Thursday, January 5, 2012

Hate-loss...On Letting Go...

One of my most beloved bloggers (and possibly my twin, separated at birth), Ellen at Fat Girl Wearing Thin is hosting the Hate-Loss Challenge for the month of January. This is my first time participating so forgive me if for the bumpy start, I'll be learning as I go.
The premise of the Hate-Loss Challenge is a means to begin healing our emotional self. As Ellen points out (and I often participate in), there are thousands of 'challenges' out there from weight loss to running a prescribed number of miles to giving up coffee to swinging a kettlebell 10,000 times in a month (<<- Yes, I'm doing that one again) but rarely do we see a challenge that offers a deeper look at our emotional well-being AND provides the support of others battling the same issues. We learn from each other...and we can heal. 
This week’s exercise:
Think back to a time or place in your life when you formed negative thoughts about yourself. Why do you think you are undeserving of praise? Was there a specific event that caused you to change the way you perceive yourself? Is it because you’ve always been reminded of your imperfections or weaknesses? Is it because you’re not receiving enough positive feedback from people whose opinions really matter to you? Do you have unrealistic expectations of yourself? Were you taught these habits from living in an unhealthy environment? Write about it, and then ask yourself: How can I find a way to forgive those who have hurt me? How can I forgive myself?
Okay, I have to be honest here and say that off the top of my head I cannot remember exactly when or why I started to believe I was less-than anyone else...I just knew I was. I have a very beautiful and outgoing older sister. She's the life of the party, she's fearless, she's smart, she's successful...she also caused my parents a lot of grief during her teen years. 
I was awkward, a tomboy who was shy and hated group activities because, for some reason, I felt I would let the team down. I opted for individual sports, which I did well in but didn't help my social standing. Instead I tried to excel in school and keep peace at home feeling that if I did exceptionally well it would balance out what my sister was doing. I suppose in my young mind I couldn't understand the attention my sister got for being bad while I was basically put on the back burner.
It's funny that I was resentful of that attention when it was exactly what I had brought on myself! I didn't make things better for my sister or my parents...I only succeeded in making myself invisible. Which brings even more light to the fact that at age 16, after a traumatic move to Alaska, I became anorexic. A mix of trying to become less while screaming for someone to notice. 
As much as I love my parents, I often find it incomprehensible that they never really addressed my extreme weight loss until I was well below 100 pounds. It wasn't until I saw myself in the mirror...a glimpse as I stood naked and turned my head to look at something. I caught an image reminiscent of a holocaust victim. I mean no disrespect, but this is what I saw...thighs as thin as my arms are now, a hollowed out buttocks, razor sharp hip bones and every vertebrae standing out boldly. Had I seen myself only from the front I would have seen an ugly, worthless girl who doesn't deserve attention because that's what was so familiar. It was only in seeing this reflection that did not seem to be me that it clicked...and I asked for help.

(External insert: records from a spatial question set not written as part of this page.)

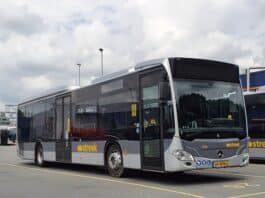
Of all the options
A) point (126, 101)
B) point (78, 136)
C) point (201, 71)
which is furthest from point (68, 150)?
point (201, 71)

Getting ready for senior prom AFTER I was released from the hospital where I spent 3+ months in therapy and gaining weight.
I've battled ever since then with finding self-worth that isn't tied to my weight, which I think is just a deflection of the attention I seek. I can blame my parents for focusing their attention on the daughter that desperately needed it (my sister) but they were doing the best they could. I know this and I accept it. I could blame my sister for being a trouble maker or outgoing...but she is who she is based on her experiences. She didn't do those things to make me less...I know this and I accept it. I could blame myself for internalizing every single negative comment, eye-roll, dismissal or every Friday night I stayed at home alone reading or studying...and I do.

I am in the process (through this challenge and through continued blogging and study) of forgiving myself for placing such high expectations on who I was and who I should become that I had no option but to fail. And if I didn't fail I raised the bar and kept raising it until it became impossible to succeed. I do take responsibility because I am very aware that I not only internalize and personalize things but I live out these beliefs as if they are real, going through the emotions in a very physical way. This is one of the reasons I named my blog Learning Curves...I know that I am a work in process.

1 comment:

  1. You did beautifully, Lynn. Your words are so honest and forthright, and I can tell you've given this a LOT of thought. I hope writing this brought you some form of peace and understanding. When the words are laid out in front of us - exposed as they are, they seem to take on different meaning I think. Going from carrying abstract thoughts to concrete ones which must now be acknowledged is freeing. But oh, getting from point A to point B can really be a bitch. This has been one of the most difficult exercises I've done. But I'm grateful for the experience and I'm especially grateful to have intelligent, supportive, nurturing women like you to help guide me through this life. Thank you.